In another study, the researchers analyzed MHC gene samples of 48 couples. Women partnered with men with whom they shared the least genetic diversity reported being less sexually responsive to their mates. The study was published in 2006 in the journal Psychological Science.
There is also accumulating evidence indicating men react differently to women when they are on birth control. A 2004 study in the journal in Behavioral Ecology used the T-shirt study methodology but instead put the shirts on 81 women. A panel of 31 men, smelling the T-shirts, experienced the greatest attraction for the non-pill-using women when they were ovulating. Twelve women on the panel didn't detect any difference.
A study on primates appears to support the idea that hormonal contraceptives change mating preferences. Duke University researchers studied hormones secreted by female lemurs before and after the animals received a hormonal contraceptive. They also studied males' preferences for these scents.
The findings, published in the journal Proceedings of the Royal Society, Biological Sciences this year, showed that the injection of Depo-Prevara, a long-lasting contraceptive that is approved for use in humans, dramatically altered the chemicals that female lemurs give off to indicate their identity and how genetically healthy they are.
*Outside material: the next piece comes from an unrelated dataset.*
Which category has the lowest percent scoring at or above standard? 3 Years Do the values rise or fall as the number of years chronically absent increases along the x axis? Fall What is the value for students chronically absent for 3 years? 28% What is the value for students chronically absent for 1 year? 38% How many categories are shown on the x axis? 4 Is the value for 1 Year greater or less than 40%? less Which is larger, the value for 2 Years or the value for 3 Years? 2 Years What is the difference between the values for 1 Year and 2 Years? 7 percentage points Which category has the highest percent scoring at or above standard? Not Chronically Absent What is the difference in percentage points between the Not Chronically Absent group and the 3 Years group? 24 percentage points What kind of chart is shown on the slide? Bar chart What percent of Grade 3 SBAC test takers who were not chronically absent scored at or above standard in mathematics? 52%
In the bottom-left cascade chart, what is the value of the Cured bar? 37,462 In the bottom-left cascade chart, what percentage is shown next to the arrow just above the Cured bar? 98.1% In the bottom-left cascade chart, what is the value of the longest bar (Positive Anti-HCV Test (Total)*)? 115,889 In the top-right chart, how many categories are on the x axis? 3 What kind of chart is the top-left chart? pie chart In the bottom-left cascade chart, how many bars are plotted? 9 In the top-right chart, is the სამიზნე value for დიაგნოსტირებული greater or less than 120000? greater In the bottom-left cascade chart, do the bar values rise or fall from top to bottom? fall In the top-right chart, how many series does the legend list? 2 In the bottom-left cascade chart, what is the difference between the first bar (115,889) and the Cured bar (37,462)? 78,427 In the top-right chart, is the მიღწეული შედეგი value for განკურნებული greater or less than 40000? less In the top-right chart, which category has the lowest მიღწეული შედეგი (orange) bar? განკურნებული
The females given the contraceptive became overall less appealing to the males than before getting the injection, says Christine Drea, a professor in Duke's evolutionary anthropology department and senior author on the study. The contraceptive erased all the normal information the odor signals conveyed, she says.
Though the study would need to be conducted in humans to draw direct conclusions, there are potential parallels to people, Dr. Drea says. Birth control "could be mixing up your own [signals] and others aren't smelling the real you," she says.